**The exercise**
Please output every line of the material as it stands, without the pictures.

**Records for the task**
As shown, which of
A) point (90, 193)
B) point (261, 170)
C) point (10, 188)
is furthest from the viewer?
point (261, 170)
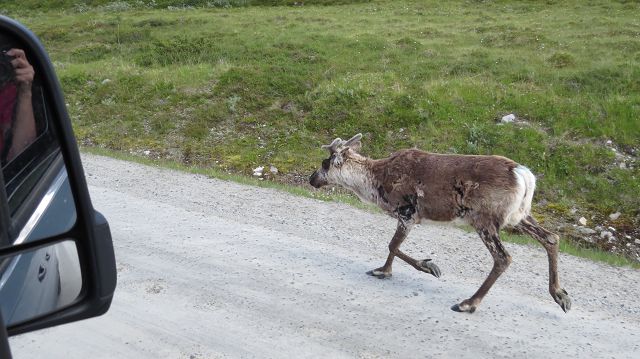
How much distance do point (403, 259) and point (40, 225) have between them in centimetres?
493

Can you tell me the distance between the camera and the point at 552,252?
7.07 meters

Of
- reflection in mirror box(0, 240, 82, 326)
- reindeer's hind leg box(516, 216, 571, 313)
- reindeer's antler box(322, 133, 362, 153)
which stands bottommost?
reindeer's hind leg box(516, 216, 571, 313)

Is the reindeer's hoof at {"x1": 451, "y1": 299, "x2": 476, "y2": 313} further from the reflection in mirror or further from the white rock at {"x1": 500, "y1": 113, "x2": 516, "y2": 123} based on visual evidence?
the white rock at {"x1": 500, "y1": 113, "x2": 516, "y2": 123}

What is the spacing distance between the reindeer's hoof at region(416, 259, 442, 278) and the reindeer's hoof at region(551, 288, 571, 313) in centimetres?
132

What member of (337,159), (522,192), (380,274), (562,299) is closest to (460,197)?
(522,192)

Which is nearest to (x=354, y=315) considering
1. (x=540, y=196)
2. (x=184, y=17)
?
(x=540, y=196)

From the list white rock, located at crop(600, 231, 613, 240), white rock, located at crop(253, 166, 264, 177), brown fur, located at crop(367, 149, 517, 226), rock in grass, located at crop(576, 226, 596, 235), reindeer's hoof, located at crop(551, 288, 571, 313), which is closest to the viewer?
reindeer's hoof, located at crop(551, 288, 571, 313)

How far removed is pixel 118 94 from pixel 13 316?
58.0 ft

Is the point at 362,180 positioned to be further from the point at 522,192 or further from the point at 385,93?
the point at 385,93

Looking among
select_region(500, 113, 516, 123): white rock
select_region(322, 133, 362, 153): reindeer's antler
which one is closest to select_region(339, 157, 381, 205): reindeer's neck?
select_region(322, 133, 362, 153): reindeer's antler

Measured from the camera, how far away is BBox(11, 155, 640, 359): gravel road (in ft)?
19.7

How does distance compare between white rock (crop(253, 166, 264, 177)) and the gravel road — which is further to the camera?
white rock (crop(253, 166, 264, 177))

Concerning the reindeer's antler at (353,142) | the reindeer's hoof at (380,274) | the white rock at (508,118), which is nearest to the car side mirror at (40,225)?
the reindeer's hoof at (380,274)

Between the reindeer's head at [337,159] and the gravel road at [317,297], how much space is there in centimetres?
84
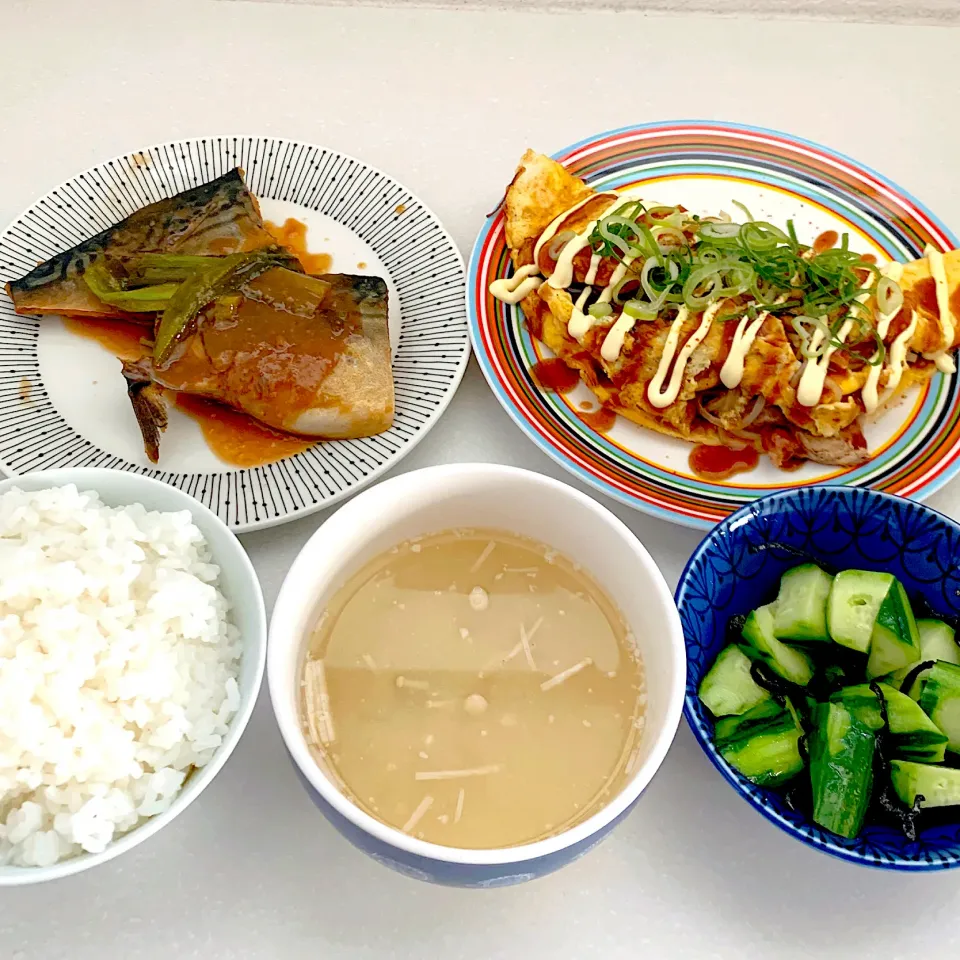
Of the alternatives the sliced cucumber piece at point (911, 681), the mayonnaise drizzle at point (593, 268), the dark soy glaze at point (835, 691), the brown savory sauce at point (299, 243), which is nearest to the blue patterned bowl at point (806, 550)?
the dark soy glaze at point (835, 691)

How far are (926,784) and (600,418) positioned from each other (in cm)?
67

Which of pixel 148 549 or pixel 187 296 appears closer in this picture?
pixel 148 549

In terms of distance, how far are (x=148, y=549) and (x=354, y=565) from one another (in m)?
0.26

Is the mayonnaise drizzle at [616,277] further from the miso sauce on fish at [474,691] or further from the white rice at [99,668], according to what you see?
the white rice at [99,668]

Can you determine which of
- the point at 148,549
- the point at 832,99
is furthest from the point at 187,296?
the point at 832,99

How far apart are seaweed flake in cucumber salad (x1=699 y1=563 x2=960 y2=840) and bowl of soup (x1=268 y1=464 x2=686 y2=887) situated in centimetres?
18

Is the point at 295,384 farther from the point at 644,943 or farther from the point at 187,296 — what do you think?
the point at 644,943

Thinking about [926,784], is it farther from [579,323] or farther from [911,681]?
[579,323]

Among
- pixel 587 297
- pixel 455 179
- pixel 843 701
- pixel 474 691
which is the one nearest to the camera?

**Correct response**
As shown, which of
A) point (90, 193)
B) point (261, 170)
C) point (10, 188)
is furthest from the viewer?
point (261, 170)
How much distance do point (403, 259) and point (40, 225) have between them in centimetres?
493

Can you tell me the distance between the camera and the point at 552,252?
7.07 meters

Of
- reflection in mirror box(0, 240, 82, 326)
- reindeer's hind leg box(516, 216, 571, 313)
- reindeer's antler box(322, 133, 362, 153)
which stands bottommost?
reindeer's hind leg box(516, 216, 571, 313)

Is the reindeer's hoof at {"x1": 451, "y1": 299, "x2": 476, "y2": 313} further from the reflection in mirror or further from the white rock at {"x1": 500, "y1": 113, "x2": 516, "y2": 123} based on visual evidence?
the white rock at {"x1": 500, "y1": 113, "x2": 516, "y2": 123}

What is the spacing distance between the reindeer's hoof at region(416, 259, 442, 278) and the reindeer's hoof at region(551, 288, 571, 313) in centimetres?
132

What member of (337,159), (522,192), (380,274), (562,299) is closest to (460,197)?
(522,192)

Which is nearest to (x=354, y=315) considering
1. (x=540, y=196)
2. (x=184, y=17)
?
(x=540, y=196)

From the list white rock, located at crop(600, 231, 613, 240), white rock, located at crop(253, 166, 264, 177), brown fur, located at crop(367, 149, 517, 226), rock in grass, located at crop(576, 226, 596, 235), reindeer's hoof, located at crop(551, 288, 571, 313), which is closest to the viewer?
reindeer's hoof, located at crop(551, 288, 571, 313)

How far removed is pixel 118 94 from pixel 13 316?
58.0 ft

Is the point at 362,180 positioned to be further from the point at 522,192 or further from the point at 385,93?
the point at 385,93

Looking among
select_region(500, 113, 516, 123): white rock
select_region(322, 133, 362, 153): reindeer's antler
which one is closest to select_region(339, 157, 381, 205): reindeer's neck?
select_region(322, 133, 362, 153): reindeer's antler

Measured from the camera, how far away is BBox(11, 155, 640, 359): gravel road (in ft)?
19.7

How does distance compare between white rock (crop(253, 166, 264, 177)) and the gravel road — which is further to the camera?
white rock (crop(253, 166, 264, 177))

Concerning the reindeer's antler at (353,142) | the reindeer's hoof at (380,274) | the white rock at (508,118), which is nearest to the car side mirror at (40,225)?
the reindeer's hoof at (380,274)

Between the reindeer's head at [337,159] and the gravel road at [317,297], how much space is there in centimetres?
84
Of the alternatives the sliced cucumber piece at point (911, 681), the mayonnaise drizzle at point (593, 268), the dark soy glaze at point (835, 691), the brown savory sauce at point (299, 243), which is nearest to the blue patterned bowl at point (806, 550)?
the dark soy glaze at point (835, 691)

How far are (926,784) and (600,418) positioned from each other (in cm)?
67

Which of pixel 148 549 or pixel 187 296 appears closer in this picture?
pixel 148 549

In terms of distance, how far are (x=148, y=549) and (x=354, y=565) from one another (in m)?
0.26

Is the mayonnaise drizzle at [616,277] further from the miso sauce on fish at [474,691] or further from the white rice at [99,668], according to what you see?
the white rice at [99,668]

Can you determine which of
- the point at 148,549
- the point at 832,99
is furthest from the point at 187,296?
the point at 832,99

How far apart are seaweed flake in cucumber salad (x1=699 y1=563 x2=960 y2=840) and bowl of soup (x1=268 y1=464 x2=686 y2=887) situated in centimetres?
18

Is the point at 295,384 farther from the point at 644,943 or farther from the point at 187,296 — what do you think?
the point at 644,943

Thinking about [926,784], is it farther from [579,323] or farther from [911,681]?
[579,323]

Among
- pixel 587 297
- pixel 455 179
- pixel 843 701
- pixel 474 691
which is the one nearest to the camera?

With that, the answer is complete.